DÉFI A:
Répondez à ces questions à partir de l'extrait ci-dessous sur la Tunisie et la Banque mondiale.
(i) De quel ministère Samir Saïed est-il chargé ?
(ii) À quelle date a-t-il fait sa déclaration aux médias ?
(iii) D'après lui, à quel projet la Banque mondiale participera-t-elle financièrement ?
DÉFI B: Recopiez à l'identique le passage de l'extrait ci-dessous sur la Tunisie et la Banque mondiale qui va de « Des inquiétudes amplifiées » jusqu'à « la Banque mondiale. ».

EXTRAIT À LIRE:
====================
Des inquiétudes amplifiées pour une économie à bout de souffle

La décision de la Banque mondiale a été certes relativisée par le gouvernement tunisien mais de l’avis de plusieurs analystes, même si son impact n’est pas pour le moment concrètement évalué, elle va beaucoup impacter le pays dont l’économie traverse une mauvaise passe depuis des mois. Dans une déclaration aux médias ce mercredi 08 mars 2023, le ministre tunisien de l’Économie et de la Planification, Samir Saïed, a même nié la suspension du partenariat entre son pays et la Banque mondiale.

 « La position de la BM est claire: elle a nié la suspension des relations avec la Tunisie et, seulement, il s’agit d’un report des discussions au sujet du prochain programme avec la Tunisie », a expliqué le ministre tunisien pour qui, « Ce report n’aura pas, certes, d’effet négatif sur la Tunisie. La Banque mondiale participera au financement du projet de liaison électrique entre la Tunisie et l’Italie ».
====================
EXTRAIT DU JEU:
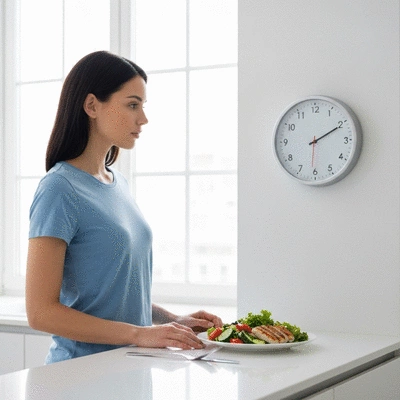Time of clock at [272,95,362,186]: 2:10
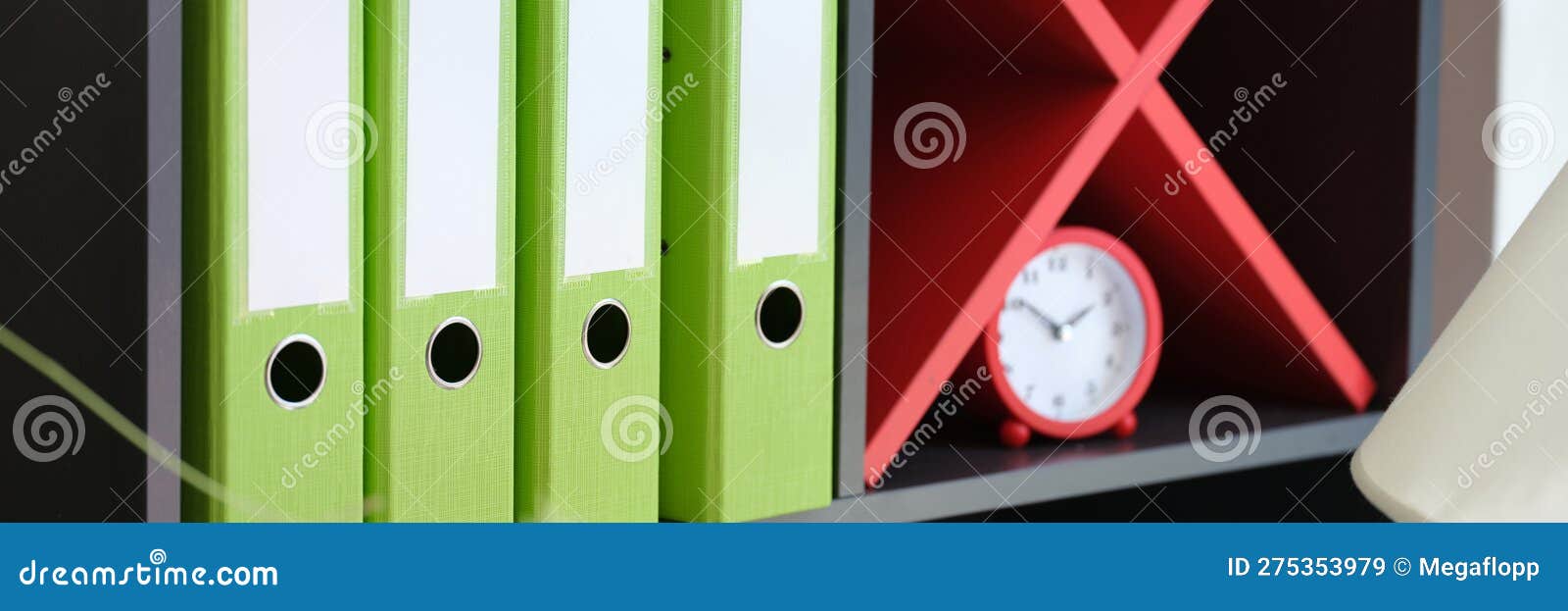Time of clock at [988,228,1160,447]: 1:51
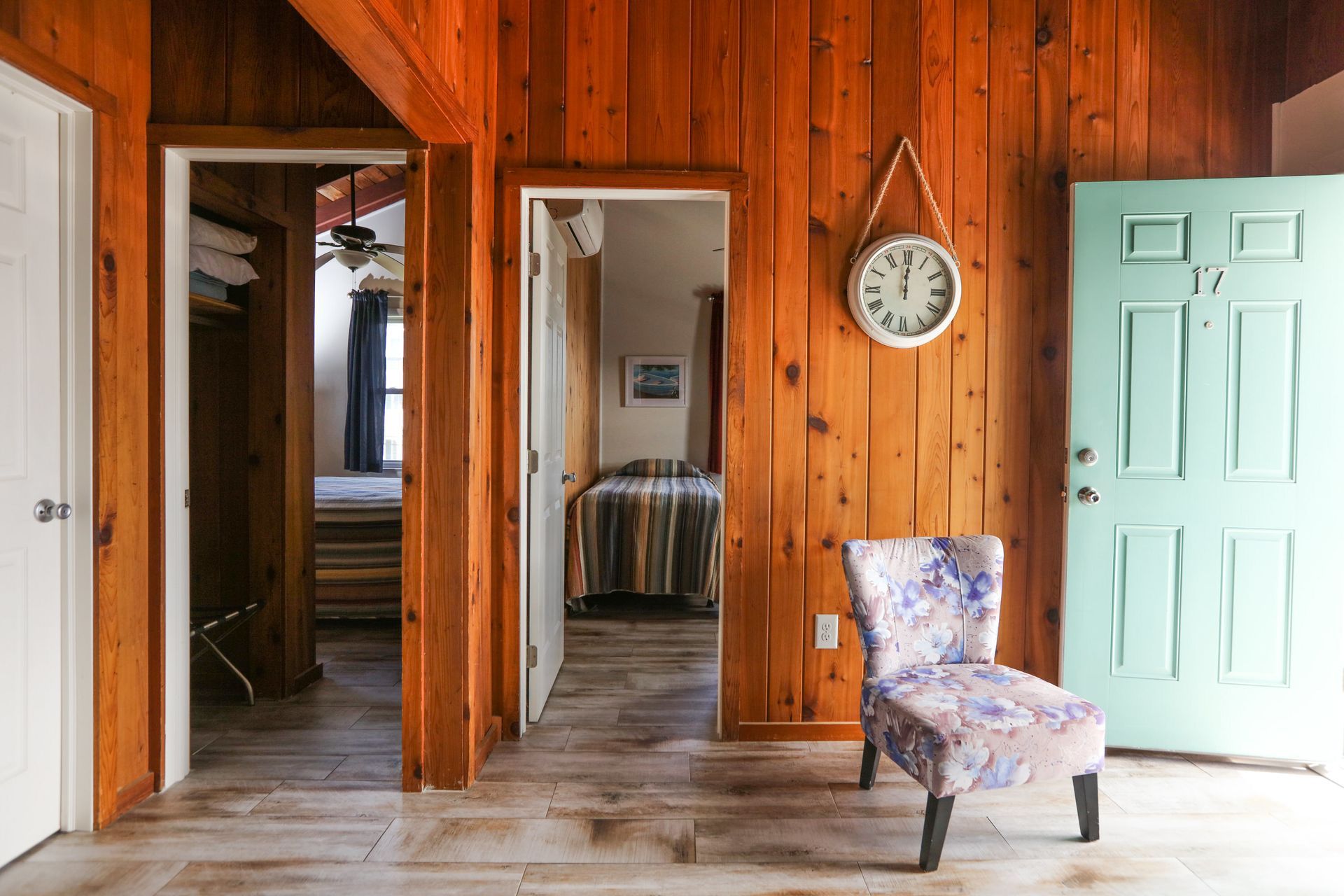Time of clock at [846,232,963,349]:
====================
SOLUTION RÉDIGÉE A:
(i) L'Économie et la Planification.
(ii) Le mercredi 08 mars 2023.
(iii) Au projet de liaison électrique entre la Tunisie et l'Italie.

SOLUTION RÉDIGÉE B:
Des inquiétudes amplifiées pour une économie à bout de souffle

La décision de la Banque mondiale a été certes relativisée par le gouvernement tunisien mais de l’avis de plusieurs analystes, même si son impact n’est pas pour le moment concrètement évalué, elle va beaucoup impacter le pays dont l’économie traverse une mauvaise passe depuis des mois. Dans une déclaration aux médias ce mercredi 08 mars 2023, le ministre tunisien de l’Économie et de la Planification, Samir Saïed, a même nié la suspension du partenariat entre son pays et la Banque mondiale.